Karina Longworth has a set of four clips and commentary from Antonioni’s work (they’re all closing scenes from films I haven’t seen, so I didn’t watch them, but I bookmarked the post to come back to later); Coffee Coffee and More Coffee has some thoughts on him, and GreenCine has a roundup of posts and articles.

R.I.P. Ingmar Bergman

Ingmar Bergman, one of the greatest and most influential filmmakers ever, died yesterday. I haven’t seen a lot of Bergman films, and those I have tend to strand me between a sense that I may be watching something incredible and my realization that I’m not understanding half of it. Reading around the film blogosphere a little this morning, though, is increasing my desire to try to become better acquainted with Bergman.
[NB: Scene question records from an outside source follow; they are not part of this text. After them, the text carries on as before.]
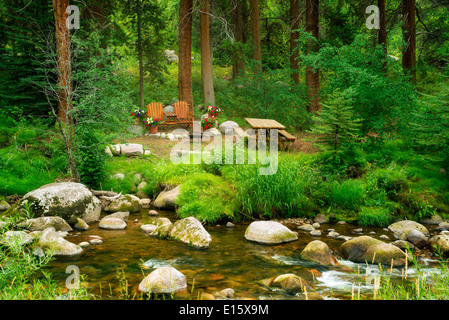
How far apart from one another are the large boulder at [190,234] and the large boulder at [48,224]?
2.02 meters

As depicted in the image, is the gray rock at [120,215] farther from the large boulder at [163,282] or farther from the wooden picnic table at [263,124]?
the wooden picnic table at [263,124]

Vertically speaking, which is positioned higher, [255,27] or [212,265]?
[255,27]

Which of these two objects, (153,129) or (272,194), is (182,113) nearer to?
(153,129)

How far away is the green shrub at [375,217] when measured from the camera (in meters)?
7.77

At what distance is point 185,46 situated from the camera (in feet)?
47.9

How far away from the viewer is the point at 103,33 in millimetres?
14164

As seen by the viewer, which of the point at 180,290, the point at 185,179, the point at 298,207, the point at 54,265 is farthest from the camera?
the point at 185,179

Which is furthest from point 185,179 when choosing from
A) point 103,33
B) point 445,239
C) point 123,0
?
point 123,0

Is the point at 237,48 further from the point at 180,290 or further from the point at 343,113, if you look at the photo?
the point at 180,290

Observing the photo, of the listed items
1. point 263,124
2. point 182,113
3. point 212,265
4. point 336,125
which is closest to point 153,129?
point 182,113

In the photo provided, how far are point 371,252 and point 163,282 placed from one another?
3.18 meters

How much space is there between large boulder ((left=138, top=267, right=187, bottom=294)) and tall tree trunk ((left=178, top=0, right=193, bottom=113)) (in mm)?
10512
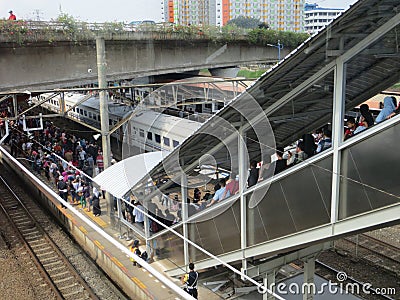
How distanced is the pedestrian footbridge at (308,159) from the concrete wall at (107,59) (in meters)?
7.50

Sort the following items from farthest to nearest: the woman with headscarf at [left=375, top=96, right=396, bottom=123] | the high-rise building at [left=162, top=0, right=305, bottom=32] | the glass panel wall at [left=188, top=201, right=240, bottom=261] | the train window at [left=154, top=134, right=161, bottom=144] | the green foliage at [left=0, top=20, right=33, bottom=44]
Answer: the high-rise building at [left=162, top=0, right=305, bottom=32] → the train window at [left=154, top=134, right=161, bottom=144] → the green foliage at [left=0, top=20, right=33, bottom=44] → the glass panel wall at [left=188, top=201, right=240, bottom=261] → the woman with headscarf at [left=375, top=96, right=396, bottom=123]

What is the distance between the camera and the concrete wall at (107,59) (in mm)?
13234

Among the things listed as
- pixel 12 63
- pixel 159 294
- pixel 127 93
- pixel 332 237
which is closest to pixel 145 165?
pixel 159 294

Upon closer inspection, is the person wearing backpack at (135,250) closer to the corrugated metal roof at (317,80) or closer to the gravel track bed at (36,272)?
the gravel track bed at (36,272)

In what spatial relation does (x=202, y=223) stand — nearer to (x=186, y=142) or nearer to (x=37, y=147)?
(x=186, y=142)

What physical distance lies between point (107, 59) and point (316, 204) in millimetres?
12337

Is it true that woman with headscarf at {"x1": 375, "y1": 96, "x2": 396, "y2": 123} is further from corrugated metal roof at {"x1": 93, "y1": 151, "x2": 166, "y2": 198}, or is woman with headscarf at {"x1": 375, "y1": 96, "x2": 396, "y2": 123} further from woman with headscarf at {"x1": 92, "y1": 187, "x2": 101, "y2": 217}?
woman with headscarf at {"x1": 92, "y1": 187, "x2": 101, "y2": 217}

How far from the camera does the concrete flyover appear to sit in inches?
521

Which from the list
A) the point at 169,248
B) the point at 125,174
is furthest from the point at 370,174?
the point at 125,174

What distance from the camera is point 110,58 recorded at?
15.9 m

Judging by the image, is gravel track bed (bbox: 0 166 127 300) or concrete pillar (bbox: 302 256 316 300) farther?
gravel track bed (bbox: 0 166 127 300)

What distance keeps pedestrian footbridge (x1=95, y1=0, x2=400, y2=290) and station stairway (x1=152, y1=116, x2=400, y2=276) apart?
0.01 metres

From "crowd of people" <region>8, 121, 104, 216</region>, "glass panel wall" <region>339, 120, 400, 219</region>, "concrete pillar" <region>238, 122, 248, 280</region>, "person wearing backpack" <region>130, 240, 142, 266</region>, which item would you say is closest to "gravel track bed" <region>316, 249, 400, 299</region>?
"concrete pillar" <region>238, 122, 248, 280</region>

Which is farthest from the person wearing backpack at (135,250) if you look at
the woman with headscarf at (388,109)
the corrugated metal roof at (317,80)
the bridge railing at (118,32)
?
the woman with headscarf at (388,109)
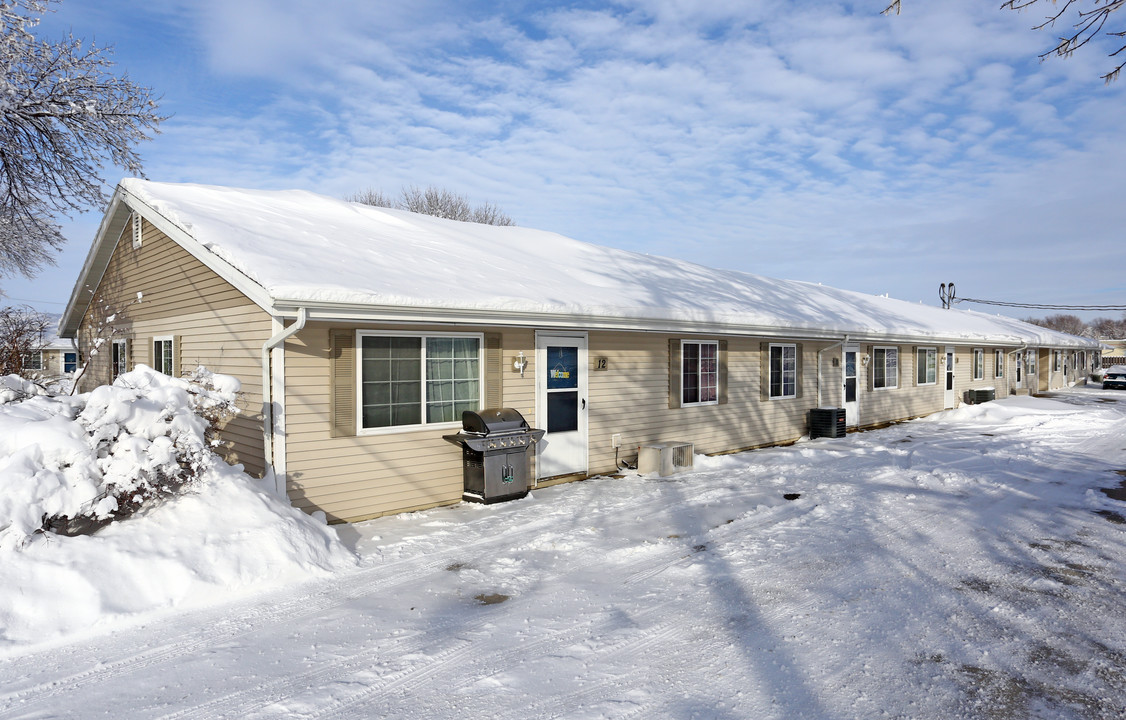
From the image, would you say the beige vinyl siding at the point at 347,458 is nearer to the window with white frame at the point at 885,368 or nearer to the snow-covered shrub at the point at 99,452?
the snow-covered shrub at the point at 99,452

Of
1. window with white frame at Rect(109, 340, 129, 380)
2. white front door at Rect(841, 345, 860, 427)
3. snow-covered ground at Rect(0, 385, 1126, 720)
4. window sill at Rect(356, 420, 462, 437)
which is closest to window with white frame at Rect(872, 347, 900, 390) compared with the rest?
white front door at Rect(841, 345, 860, 427)

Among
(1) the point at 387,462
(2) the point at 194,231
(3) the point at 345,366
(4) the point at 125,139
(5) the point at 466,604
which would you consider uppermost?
(4) the point at 125,139

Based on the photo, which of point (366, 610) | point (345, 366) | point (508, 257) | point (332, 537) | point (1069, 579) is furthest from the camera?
point (508, 257)

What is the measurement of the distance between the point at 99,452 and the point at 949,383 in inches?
830

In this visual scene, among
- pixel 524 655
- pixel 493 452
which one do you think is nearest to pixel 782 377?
pixel 493 452

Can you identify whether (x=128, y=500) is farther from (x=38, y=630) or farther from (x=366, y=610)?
(x=366, y=610)

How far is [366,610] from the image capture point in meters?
4.62

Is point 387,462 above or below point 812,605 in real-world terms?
above

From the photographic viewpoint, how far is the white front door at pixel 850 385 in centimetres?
1480

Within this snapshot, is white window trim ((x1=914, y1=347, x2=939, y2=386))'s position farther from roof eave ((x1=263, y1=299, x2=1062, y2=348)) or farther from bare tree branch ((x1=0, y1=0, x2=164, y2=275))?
bare tree branch ((x1=0, y1=0, x2=164, y2=275))

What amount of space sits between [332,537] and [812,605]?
13.5 ft

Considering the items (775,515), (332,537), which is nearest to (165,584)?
(332,537)

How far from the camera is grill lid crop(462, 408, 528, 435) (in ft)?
24.7

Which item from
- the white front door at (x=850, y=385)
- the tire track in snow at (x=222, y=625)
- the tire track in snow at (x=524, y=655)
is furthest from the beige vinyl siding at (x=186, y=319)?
the white front door at (x=850, y=385)
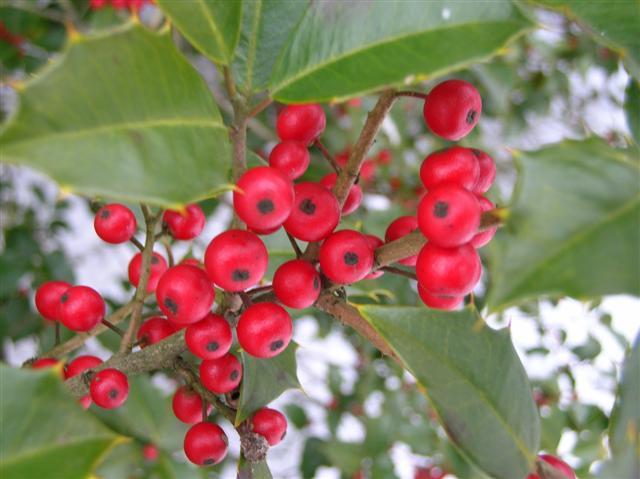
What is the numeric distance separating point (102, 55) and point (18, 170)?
9.31 feet

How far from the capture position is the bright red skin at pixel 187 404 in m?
0.84

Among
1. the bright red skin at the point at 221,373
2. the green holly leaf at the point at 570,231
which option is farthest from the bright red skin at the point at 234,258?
the green holly leaf at the point at 570,231

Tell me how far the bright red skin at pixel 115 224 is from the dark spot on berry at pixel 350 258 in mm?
344

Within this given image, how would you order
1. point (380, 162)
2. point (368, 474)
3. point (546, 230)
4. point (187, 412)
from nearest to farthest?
point (546, 230) < point (187, 412) < point (368, 474) < point (380, 162)

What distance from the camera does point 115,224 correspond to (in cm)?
85

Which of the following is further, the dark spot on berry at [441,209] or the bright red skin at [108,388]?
the bright red skin at [108,388]

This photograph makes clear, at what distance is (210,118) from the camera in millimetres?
605

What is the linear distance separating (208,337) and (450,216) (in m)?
0.32

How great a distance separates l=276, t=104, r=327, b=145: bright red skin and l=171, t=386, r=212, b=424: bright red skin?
364 millimetres

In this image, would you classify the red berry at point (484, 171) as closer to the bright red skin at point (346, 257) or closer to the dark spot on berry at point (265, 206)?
the bright red skin at point (346, 257)

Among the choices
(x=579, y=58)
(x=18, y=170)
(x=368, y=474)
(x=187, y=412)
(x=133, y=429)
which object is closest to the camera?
(x=187, y=412)

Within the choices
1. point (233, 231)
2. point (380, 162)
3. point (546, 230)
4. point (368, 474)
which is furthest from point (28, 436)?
point (380, 162)

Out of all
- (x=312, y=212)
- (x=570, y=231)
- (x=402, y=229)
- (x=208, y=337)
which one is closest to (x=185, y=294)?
(x=208, y=337)

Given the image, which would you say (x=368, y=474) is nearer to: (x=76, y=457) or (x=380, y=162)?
(x=380, y=162)
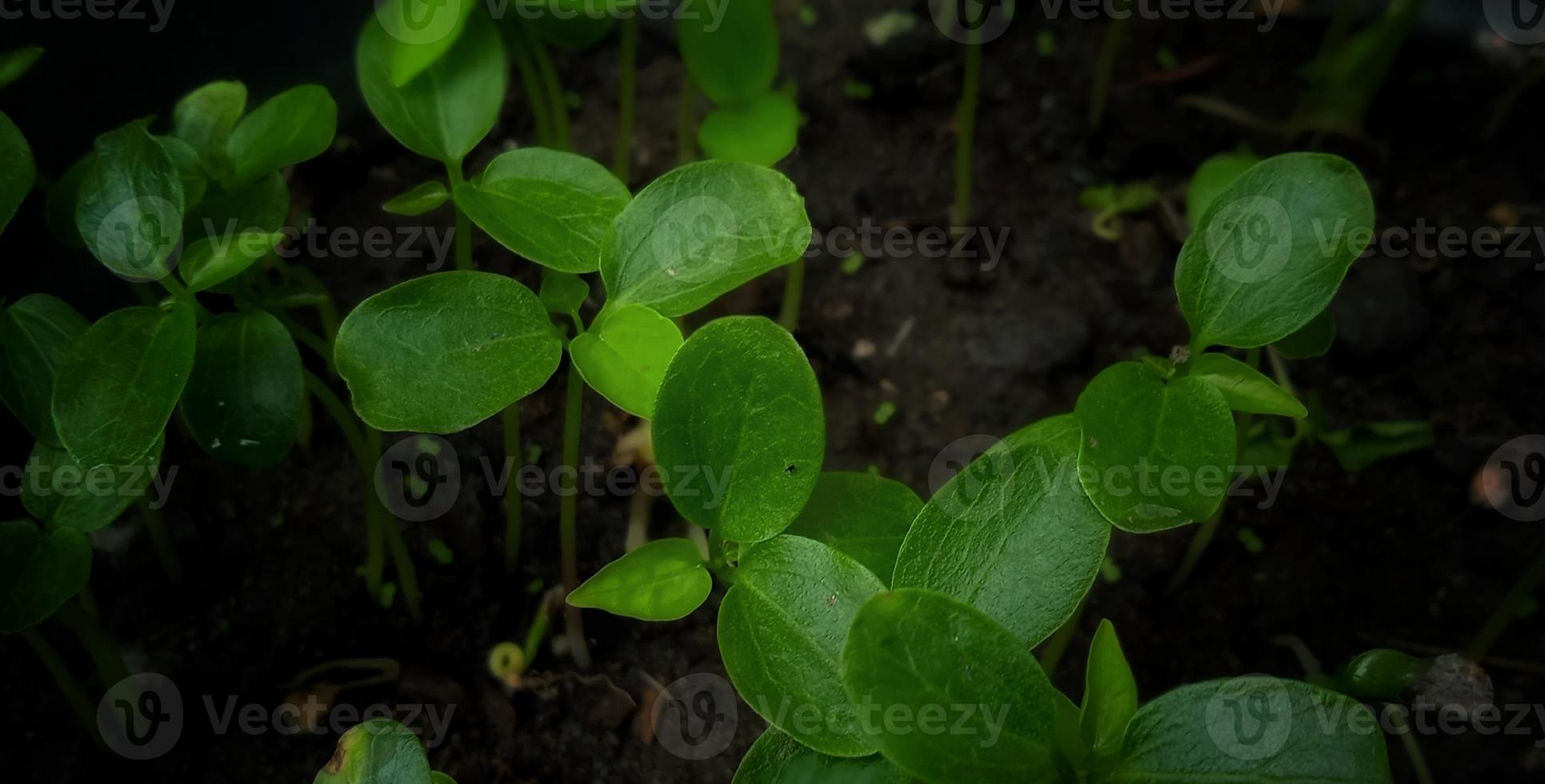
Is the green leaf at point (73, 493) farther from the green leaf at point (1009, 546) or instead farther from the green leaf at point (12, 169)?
the green leaf at point (1009, 546)

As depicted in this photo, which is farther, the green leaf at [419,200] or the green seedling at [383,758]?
the green leaf at [419,200]

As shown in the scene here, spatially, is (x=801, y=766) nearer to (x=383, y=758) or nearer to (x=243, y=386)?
(x=383, y=758)

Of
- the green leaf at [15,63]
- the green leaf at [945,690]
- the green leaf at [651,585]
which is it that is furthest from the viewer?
the green leaf at [15,63]

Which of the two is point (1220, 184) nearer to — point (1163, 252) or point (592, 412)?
point (1163, 252)

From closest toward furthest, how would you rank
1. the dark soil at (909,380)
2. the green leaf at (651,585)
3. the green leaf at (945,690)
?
the green leaf at (945,690) → the green leaf at (651,585) → the dark soil at (909,380)

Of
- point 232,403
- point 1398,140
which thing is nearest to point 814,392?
point 232,403

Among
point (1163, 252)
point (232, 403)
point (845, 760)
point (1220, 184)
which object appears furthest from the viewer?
point (1163, 252)

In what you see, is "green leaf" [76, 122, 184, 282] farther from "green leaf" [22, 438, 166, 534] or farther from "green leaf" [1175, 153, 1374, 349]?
"green leaf" [1175, 153, 1374, 349]

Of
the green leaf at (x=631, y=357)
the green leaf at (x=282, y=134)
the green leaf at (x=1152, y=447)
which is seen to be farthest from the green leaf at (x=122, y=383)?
the green leaf at (x=1152, y=447)
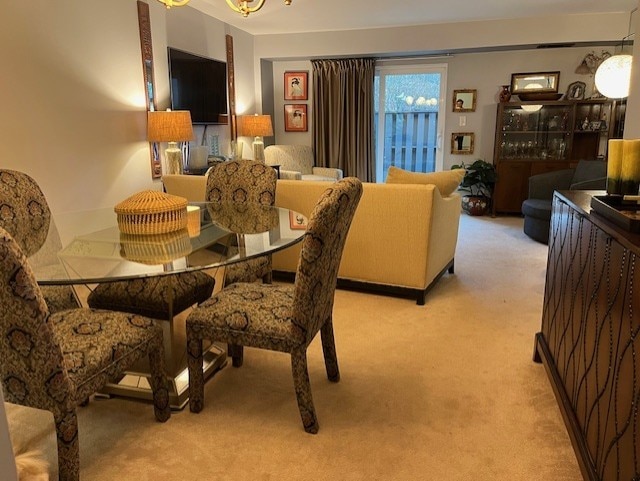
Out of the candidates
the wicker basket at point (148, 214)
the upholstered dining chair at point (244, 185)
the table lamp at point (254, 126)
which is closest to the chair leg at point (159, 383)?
the wicker basket at point (148, 214)

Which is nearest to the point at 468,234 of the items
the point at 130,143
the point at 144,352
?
the point at 130,143

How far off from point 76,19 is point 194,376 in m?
3.16

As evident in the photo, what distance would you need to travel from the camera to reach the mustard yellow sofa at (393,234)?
3.06 meters

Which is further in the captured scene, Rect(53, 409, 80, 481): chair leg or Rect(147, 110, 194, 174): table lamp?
Rect(147, 110, 194, 174): table lamp

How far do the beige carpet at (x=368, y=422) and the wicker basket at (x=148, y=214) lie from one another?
2.48 ft

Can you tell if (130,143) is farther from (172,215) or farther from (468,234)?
(468,234)

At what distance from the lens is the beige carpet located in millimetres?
1682

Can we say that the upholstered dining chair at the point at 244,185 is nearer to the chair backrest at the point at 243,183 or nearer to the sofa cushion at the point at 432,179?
the chair backrest at the point at 243,183

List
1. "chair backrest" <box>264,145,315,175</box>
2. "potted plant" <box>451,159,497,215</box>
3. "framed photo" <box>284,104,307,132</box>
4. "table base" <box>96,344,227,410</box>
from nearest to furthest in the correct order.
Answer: "table base" <box>96,344,227,410</box> < "potted plant" <box>451,159,497,215</box> < "chair backrest" <box>264,145,315,175</box> < "framed photo" <box>284,104,307,132</box>

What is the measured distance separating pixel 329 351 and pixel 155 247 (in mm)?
898

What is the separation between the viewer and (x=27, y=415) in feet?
6.47

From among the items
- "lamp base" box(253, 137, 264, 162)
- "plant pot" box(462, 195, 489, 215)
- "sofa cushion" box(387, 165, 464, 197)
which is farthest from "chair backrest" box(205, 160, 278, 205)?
"plant pot" box(462, 195, 489, 215)

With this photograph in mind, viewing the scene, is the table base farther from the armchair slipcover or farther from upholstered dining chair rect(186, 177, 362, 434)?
the armchair slipcover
I think Persona was the first film of his I saw, and the only thing I remember was how fascinating it was when the two women, isolated on an island, started merging or even exchanging personalities almost, and how much I liked the way he juxtaposed their faces onto each other to depict that merging visually. Those shots have been imitated to the point of cliche now, but then I hadn’t seen them before. My favorite Bergman film right now is probably the lighthearted romantic romp Smiles of a Summer Night, largely, I think, because it remains one of his more accessible ones. ;) I recently saw the second part of his “Faith” trilogy, Winter Light (I gave my reaction to the first of the trilogy, Through a Glass Darkly, here), and was suitably impressed by it, especially as compared to Bresson‘s Diary of a Country Priest, which I should have liked but didn’t. I have also seen The Seventh Seal, probably Bergman’s most famous film (featuring a chess game between a medieval knight and Death), but need a rewatch on it, because I don’t remember much except liking the visuals and being sort of bored by the slow, philosophic pacing (hey, I was young).

The Guardian has links to several Bergman clips, and the New York Times has reprinted part of a review/essay on Bergman by Woody Allen, who was very influenced by him as a filmmaker. (I watched a bit of Manhattan the other day, and it wasn’t ten minutes before Allen and Keaton were arguing over whether Bergman was the greatest of all filmmakers or overrated.)